Got a specific LLM hosting question?

Model selection, GPU setup, inference optimization — bring your setup, get a direct answer in one focused session.

We’re examining how Ollama turns a local LLM into a self-contained microservice. Ollama is a system for running large language models locally, with an emphasis on clean APIs and predictable performance. At the core of that experience is llm/server.go, which treats each model as its own isolated runner process with a small HTTP API on 127.0.0.1. I’m Mahmoud Zalt, an AI software engineer, and we’ll use this file as a case study in designing heavyweight components—like LLMs—as robust, resource-aware local services.
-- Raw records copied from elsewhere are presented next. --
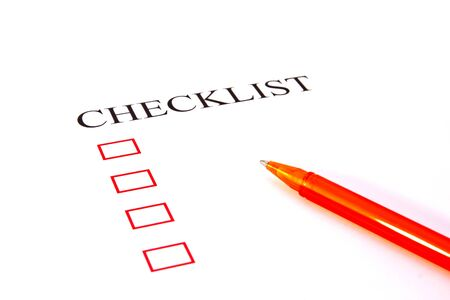 Checklist with pen and checked boxes.  photo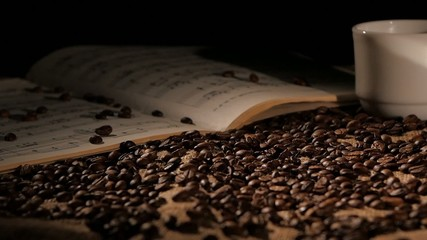 Aromatic coffee beans with music on sacking, black background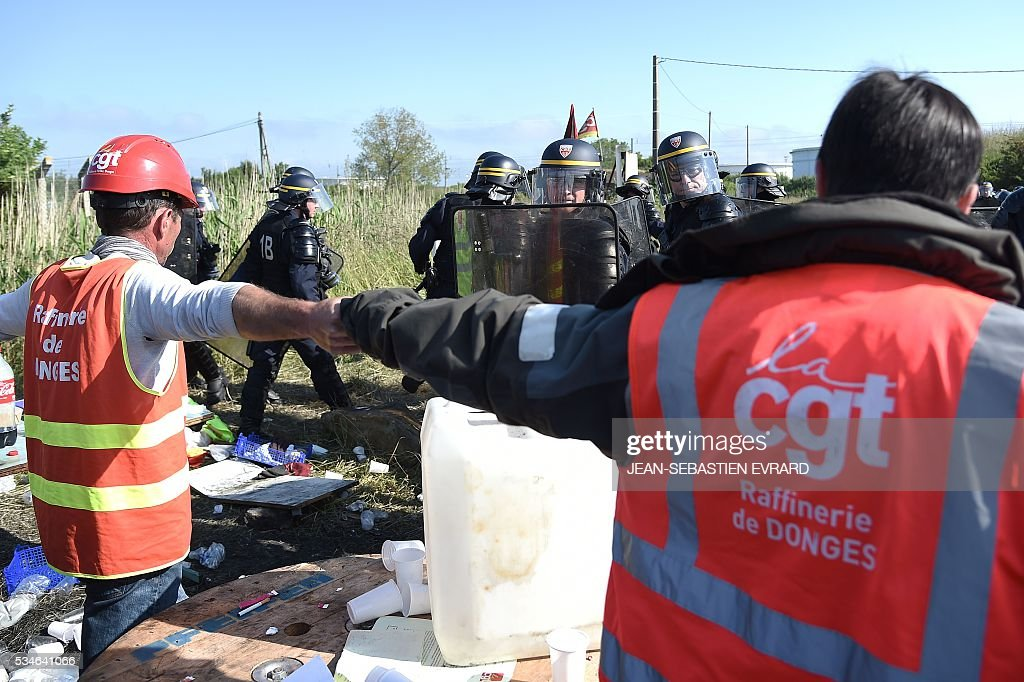 Workers on strike hold hands in front of French riot policemen to block the access to an oil depot near the Total refinery of Donges, western France, to protest against the government's planned labour law reforms, on May 27, 2016. The French government's labour market proposals, which are designed to make it easier for companies to hire and fire, have sparked a series of nationwide protests and strikes over the past three months. French unions on May 27 called on workers to 'continue and step up their action', as a wave of strikes against a disputed labour law disrupted transport and fuel supplies. / AFP / JEAN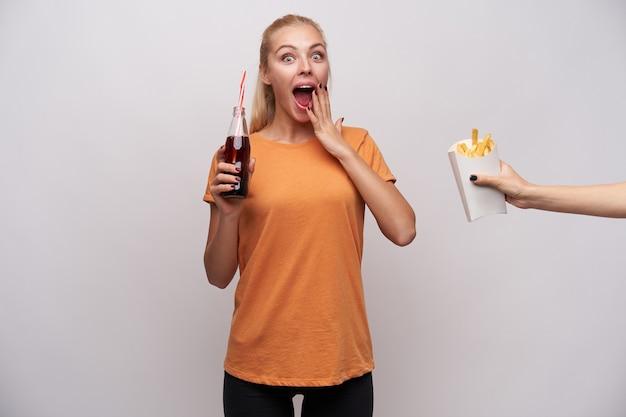 Jovem atraente loira de olhos azuis surpresa olhando para a câmera com os olhos arregalados e a boca aberta, segurando a garrafa de refrigerante e animada com alguém tratando de suas batatas fritas Foto gratuita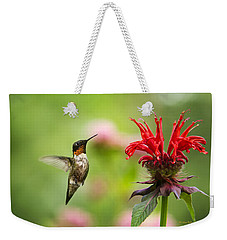 Male Ruby-throated Hummingbird Hovering Near Flowers Weekender Tote Bag by Christina Rollo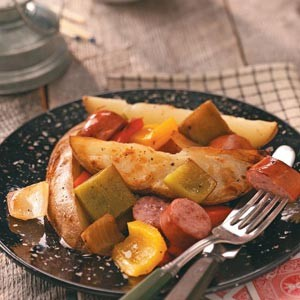 Potatoes and sausage in foil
The core lesson: treat each model as a local microservice with a clear interface, explicit resource planning, and strong guardrails around behavior and observability. We’ll walk from the public LlamaServer interface, through GPU and memory planning, into the HTTP load protocol, streaming completions, and the operational patterns that make the whole thing manageable in production.

LLM as a Local Microservice

llm/server.go is not just a thin wrapper over a library call. It turns each model into a self-contained runner process, reachable over HTTP on localhost, with its own lifecycle, resource budget, and failure modes.

Project (ollama)
└── llm/
    └── server.go  (this file)
        ├── Interface: LlamaServer
        ├── Implementations:
        │   ├── llamaServer   (legacy llama.cpp runner + ggml)
        │   └── ollamaServer  (new Ollama engine + textProcessor)
        ├── Process management:
        │   └── StartRunner()  --> spawns `ollama runner` subprocess
        ├── HTTP protocol (to runner on 127.0.0.1:port):
        │   ├── GET  /health      (getServerStatus)
        │   ├── POST /load        (initModel)
        │   ├── POST /completion  (Completion)
        │   └── POST /embedding   (Embedding)
        └── GPU layout engine:
            ├── createLayout()
            ├── buildLayout()
            ├── assignLayers()
            ├── findBestFit()
            └── greedyFit()
llm/server.go acts as a client SDK for a per-model runner subprocess.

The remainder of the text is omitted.